Procedure and Design

Detection Thresholds

The average detection threshold (corresponding to 79.4% correct) under masking (M = 12.23 dB SPL, SD = 4.25 dB; maximum individual value 18.3 dB SPL) was significantly higher than in quiet (M = 8.58 dB SPL, SD = 2.37 dB), t(6) = 4.07, p<.01, Cohen’s [52] d_z = 1.54. As the minimum level of the tones in the intensity-discrimination task was 24 dB SPL, the target tones were presented more than 5 dB above threshold on all trials.

Decision Weights

Before reporting the statistical analyses, we describe the pattern of average normalized decision weights for the overall-intensity task and the masking task.
━━━━━━
Directive A:
Answer these from the excerpt on detection thresholds:
(i) What was the average detection threshold under masking?
(ii) What was the minimum level of the tones in the intensity-discrimination task?
(iii) For which two tasks are the average normalized decision weights described?
Directive B:
Can you sum up the excerpt on detection thresholds in two sentences?
Directive C:
Does each statement agree with the excerpt on detection thresholds? Answer yes or no, and quote the deciding words.
(i) The detection threshold in quiet was higher than the threshold under masking.
(ii) The target tones were more than 5 dB above threshold on every trial.
(iii) The statistical analyses of the decision weights are reported before their average pattern is described.
The data comes from a separate source, not from the excerpt.

Data shown:
━━━━━━
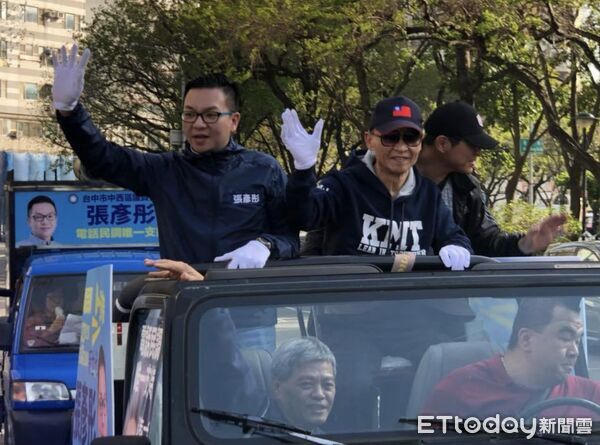 ▲▼ 張宏年。（圖／截取自張宏年加油YA臉書粉專）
━━━━━━
Answer area A:
(i) 12.23 dB SPL
(ii) 24 dB SPL
(iii) The overall-intensity task and the masking task

Answer area B:
The average detection threshold was significantly higher under masking (12.23 dB SPL) than in quiet (8.58 dB SPL), and because the intensity-discrimination tones were at least 24 dB SPL, the target tones were always more than 5 dB above threshold. The pattern of average normalized decision weights for the overall-intensity and masking tasks is described before the statistical analyses are reported.

Answer area C:
(i) No: "was significantly higher than in quiet"
(ii) Yes: "the target tones were presented more than 5 dB above threshold on all trials"
(iii) No: "Before reporting the statistical analyses, we describe the pattern of average normalized decision weights"